Enerji politikası alt-üst oldu
Abone olEnerji ve Tabii Kaynaklar Bakanı Hilmi Güler Enerji politikalarının alt-üst olduğunu iddia etti.
Enerji ve Tabii Kaynaklar Bakanı Hilmi Güler, Çukurova ile Kepez
Elektrik A.Ş.'nin imtiyaz sözleşmesi kurallarına uymadığı için
halkı mağdur ettiğini ve şirketlerin keyfilik ve her yönden
uzlaşmaz bir tavır sergilediğini söyledi. Özel bir televizyon
kanalında düzenlenen programa katılan Enerji ve Tabii Kaynaklar
Bakanı Hilmi Güler, imtiyaz sözleşmesi feshedilen Çukurova Elektrik
ile KEPEZ Elektrik ile ilgili açıklamalarda bulundu. Bu şirketlerle
alakalı olarak 2002 yılından itibaren şikayetlerin yapıldığını ve
halen çeşitli ihbarların geldiğini ifade eden Güler, imtiyaz
sözleşmelerinde serbest piyasa için gerekli şartların
belirlendiğini ve bu iki şirketin bunlara uymadığı için halkın
mağdur olduğunu söyledi.

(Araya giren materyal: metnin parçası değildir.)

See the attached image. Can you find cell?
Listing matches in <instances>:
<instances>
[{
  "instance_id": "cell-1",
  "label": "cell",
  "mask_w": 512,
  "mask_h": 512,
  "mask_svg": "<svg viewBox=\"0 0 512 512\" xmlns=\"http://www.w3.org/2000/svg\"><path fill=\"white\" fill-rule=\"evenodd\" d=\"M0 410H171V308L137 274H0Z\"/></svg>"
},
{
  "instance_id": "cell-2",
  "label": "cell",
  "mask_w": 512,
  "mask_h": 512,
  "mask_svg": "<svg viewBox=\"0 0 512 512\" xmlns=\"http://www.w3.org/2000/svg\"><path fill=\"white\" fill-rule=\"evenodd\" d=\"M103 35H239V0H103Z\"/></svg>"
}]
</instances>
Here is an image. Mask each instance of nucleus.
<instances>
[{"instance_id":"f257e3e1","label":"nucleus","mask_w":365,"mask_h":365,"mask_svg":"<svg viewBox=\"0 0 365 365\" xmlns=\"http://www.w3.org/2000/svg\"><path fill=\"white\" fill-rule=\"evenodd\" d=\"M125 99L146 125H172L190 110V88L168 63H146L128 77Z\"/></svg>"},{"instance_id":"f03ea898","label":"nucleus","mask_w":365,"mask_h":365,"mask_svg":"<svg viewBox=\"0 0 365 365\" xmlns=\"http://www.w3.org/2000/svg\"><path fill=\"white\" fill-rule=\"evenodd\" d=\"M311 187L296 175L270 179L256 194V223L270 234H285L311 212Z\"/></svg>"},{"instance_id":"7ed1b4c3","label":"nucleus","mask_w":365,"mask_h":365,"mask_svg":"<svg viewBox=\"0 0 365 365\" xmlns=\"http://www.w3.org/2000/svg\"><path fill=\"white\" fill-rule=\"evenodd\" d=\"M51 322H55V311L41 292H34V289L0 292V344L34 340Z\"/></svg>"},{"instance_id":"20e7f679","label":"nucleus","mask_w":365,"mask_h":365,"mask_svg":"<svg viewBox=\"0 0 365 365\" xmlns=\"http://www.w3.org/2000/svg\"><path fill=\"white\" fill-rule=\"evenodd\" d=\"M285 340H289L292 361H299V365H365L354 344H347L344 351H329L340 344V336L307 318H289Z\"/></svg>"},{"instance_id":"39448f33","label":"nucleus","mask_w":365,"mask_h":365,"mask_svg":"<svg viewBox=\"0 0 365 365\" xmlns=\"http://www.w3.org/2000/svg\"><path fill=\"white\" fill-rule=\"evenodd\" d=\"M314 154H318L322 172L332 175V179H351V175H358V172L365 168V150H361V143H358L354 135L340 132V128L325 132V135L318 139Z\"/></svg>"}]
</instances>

Her iki şirket tarafından bölgeye yapılan
yatırımların engellendiğini vurgulayan Güler, "Bu olay Akdeniz
bölgesinin iletim ve dağıtım konusudur. Tüketicilerden iletim ve
dağıtımla ilgili 19 şikayet geldi. Şirketlerin hareketlerin
engellenmesi, keyfilik ve her yönden uzlaşmaz bir tavır sergilendi.
Bizim burada siyasi tavrımız yok. Olay iki şirketin meselesidir.
Kurallara uymayan, ilişkileri çekilmez hale gelen bu şirketler,
imzaladıkları sözleşmeye uymadılar" dedi. Kimsenin malına mülküne
dokunmadıklarını ve el koymanın sözkonusu olmadığını belirten
Güler, "Bu konuda idari ve adli süreç başladı. Bu süreç bir takım
süprizlere gebe olacak. Devam eden ihbar ve şikayetler var.
Çalışanlar ve etraftakiler bu konudan memnun. Bu 7 ilde olan bir
olay. Araştırma devam ediyor. Bu iki şirketin SPK, TEDAŞ, DSİ, TRT
ve buna benzer bir çok kuruluşla uzlaşmazlık ve dava konusu var"
şeklinde konuştu. Güler, Berke barajınını devlet adına yapılmış,
sahibi devlet olan bir baraj olduğunu ifade ederek şunları söyledi:
"Bu şekilde 11 tane baraj var. Hepsi devletin. Burada imtiyaz
sözleşmesi kalkıyor. Mala el koyma yok. Bu iki şirketin imtiyazının
kaldırılması meselesi. Bunun yansıması bir yansıması ise borsa.
Hukuki süreç devam ettiği için bu noktaya gelinmedi. Herhangi bir
açıklama yapmam doğru olmaz. IMKB'yi ihmal etmiş değiliz.
Çalışanların haklarının korunacağını bildirdik. Hatta bu kişeler
bundan memnun. Bu, kamu hizmetinin kamu adına özel şirkete
yapılmasıdır. Başka bir deyişle, kamu malının kamuya geri
dönmesidir. Bu bir özelleştirme değil. Yanlışlıklara devam eden
şirkete dur demektir". Güler, bugüne kadar Türkiye'nin hesap
edilenden daha fazla enerji talebinden bulunulduğunu ve enerji
politikasının alt-üst olduğunu sözlerine ekledi.